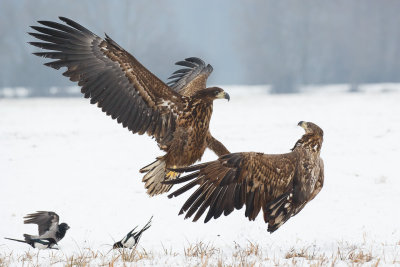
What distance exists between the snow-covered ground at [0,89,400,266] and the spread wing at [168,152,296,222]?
60cm

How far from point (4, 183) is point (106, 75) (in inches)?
220

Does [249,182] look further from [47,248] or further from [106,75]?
[47,248]

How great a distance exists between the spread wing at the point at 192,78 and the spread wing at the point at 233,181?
3.24 meters

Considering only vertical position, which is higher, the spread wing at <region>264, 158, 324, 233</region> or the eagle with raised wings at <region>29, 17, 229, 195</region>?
the eagle with raised wings at <region>29, 17, 229, 195</region>

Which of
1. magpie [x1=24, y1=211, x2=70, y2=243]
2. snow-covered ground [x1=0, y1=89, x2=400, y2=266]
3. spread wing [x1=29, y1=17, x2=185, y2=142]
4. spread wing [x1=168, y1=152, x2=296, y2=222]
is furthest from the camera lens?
magpie [x1=24, y1=211, x2=70, y2=243]

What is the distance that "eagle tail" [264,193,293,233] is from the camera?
5383 mm

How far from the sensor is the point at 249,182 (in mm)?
5285

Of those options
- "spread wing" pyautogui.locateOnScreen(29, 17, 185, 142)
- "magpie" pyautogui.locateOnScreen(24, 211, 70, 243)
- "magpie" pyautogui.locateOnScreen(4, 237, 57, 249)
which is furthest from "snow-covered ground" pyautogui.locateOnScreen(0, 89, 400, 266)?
"spread wing" pyautogui.locateOnScreen(29, 17, 185, 142)

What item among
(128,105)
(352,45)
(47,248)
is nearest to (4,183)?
(47,248)

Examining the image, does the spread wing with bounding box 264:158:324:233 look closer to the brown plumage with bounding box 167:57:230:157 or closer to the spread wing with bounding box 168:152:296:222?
the spread wing with bounding box 168:152:296:222

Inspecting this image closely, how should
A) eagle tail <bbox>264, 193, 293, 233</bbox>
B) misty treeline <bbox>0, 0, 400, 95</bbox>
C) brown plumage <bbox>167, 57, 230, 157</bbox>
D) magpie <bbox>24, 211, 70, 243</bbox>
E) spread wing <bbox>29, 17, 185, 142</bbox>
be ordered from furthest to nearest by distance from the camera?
misty treeline <bbox>0, 0, 400, 95</bbox>
brown plumage <bbox>167, 57, 230, 157</bbox>
magpie <bbox>24, 211, 70, 243</bbox>
spread wing <bbox>29, 17, 185, 142</bbox>
eagle tail <bbox>264, 193, 293, 233</bbox>

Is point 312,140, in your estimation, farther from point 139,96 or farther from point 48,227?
point 48,227

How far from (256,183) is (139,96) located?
2.08 metres

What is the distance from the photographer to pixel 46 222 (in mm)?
7367
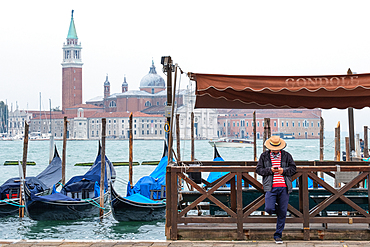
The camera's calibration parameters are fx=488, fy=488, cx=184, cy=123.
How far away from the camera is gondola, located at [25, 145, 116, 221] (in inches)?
294

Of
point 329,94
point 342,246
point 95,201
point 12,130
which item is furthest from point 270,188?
point 12,130

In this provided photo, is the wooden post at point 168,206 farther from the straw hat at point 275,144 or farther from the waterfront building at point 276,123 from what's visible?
the waterfront building at point 276,123

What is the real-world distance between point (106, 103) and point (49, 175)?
7172cm

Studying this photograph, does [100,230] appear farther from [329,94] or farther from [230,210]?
[329,94]

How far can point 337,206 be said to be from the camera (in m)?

• _Stated problem_
Write out the listing word for word, omitting the pictures it holds.

• _Correct output_
What distance exists between the snow-covered ground at [0,89,400,266] and the spread wing at [168,152,296,222]?
60cm

How far from point (4, 183) is point (106, 75) (in inches)?
220

Does [249,182] look further from [47,248] or further from [106,75]?
[47,248]

How great a distance exists between the spread wing at the point at 192,78 and the spread wing at the point at 233,181?
3.24 meters

Considering only vertical position, which is higher, the spread wing at <region>264, 158, 324, 233</region> or the eagle with raised wings at <region>29, 17, 229, 195</region>?
the eagle with raised wings at <region>29, 17, 229, 195</region>

Which of
1. magpie [x1=24, y1=211, x2=70, y2=243]
2. snow-covered ground [x1=0, y1=89, x2=400, y2=266]
3. spread wing [x1=29, y1=17, x2=185, y2=142]
4. spread wing [x1=168, y1=152, x2=296, y2=222]
is furthest from the camera lens?
magpie [x1=24, y1=211, x2=70, y2=243]

What is the distance that "eagle tail" [264,193,293,233] is from the camera?
5383 mm

How far from the sensor is the point at 249,182 (in mm)?
5285

Of those options
- "spread wing" pyautogui.locateOnScreen(29, 17, 185, 142)
- "magpie" pyautogui.locateOnScreen(24, 211, 70, 243)
- "magpie" pyautogui.locateOnScreen(4, 237, 57, 249)
which is furthest from "snow-covered ground" pyautogui.locateOnScreen(0, 89, 400, 266)?
"spread wing" pyautogui.locateOnScreen(29, 17, 185, 142)

What item among
(128,105)
(352,45)
(47,248)
is nearest to (4,183)?
(47,248)

Examining the image, does the spread wing with bounding box 264:158:324:233 look closer to the brown plumage with bounding box 167:57:230:157 or closer to the spread wing with bounding box 168:152:296:222?
the spread wing with bounding box 168:152:296:222

Inspecting this image closely, how should
A) eagle tail <bbox>264, 193, 293, 233</bbox>
B) misty treeline <bbox>0, 0, 400, 95</bbox>
C) brown plumage <bbox>167, 57, 230, 157</bbox>
D) magpie <bbox>24, 211, 70, 243</bbox>
E) spread wing <bbox>29, 17, 185, 142</bbox>
be ordered from furthest to nearest by distance from the camera?
misty treeline <bbox>0, 0, 400, 95</bbox>
brown plumage <bbox>167, 57, 230, 157</bbox>
magpie <bbox>24, 211, 70, 243</bbox>
spread wing <bbox>29, 17, 185, 142</bbox>
eagle tail <bbox>264, 193, 293, 233</bbox>

Is point 312,140, in your estimation, farther from point 139,96 or farther from point 48,227?
point 48,227

How far from (256,183) is (139,96) located?
2.08 metres

What is the distance from the photographer to pixel 46 222 (in mm)?
7367
The camera's calibration parameters are fx=488, fy=488, cx=184, cy=123.
How far away from the camera is gondola, located at [25, 145, 116, 221] (in inches)?
294

Of
point 329,94
point 342,246
point 95,201
point 12,130
which item is furthest from point 270,188?
point 12,130

In this provided photo, is the wooden post at point 168,206 farther from the straw hat at point 275,144 or farther from the waterfront building at point 276,123 from what's visible?
the waterfront building at point 276,123

What is the real-world distance between point (106, 103) and point (49, 175)?
7172cm

Studying this photograph, does [100,230] appear farther from [329,94] or farther from [230,210]?
[329,94]

How far can point 337,206 be said to be from the camera (in m)?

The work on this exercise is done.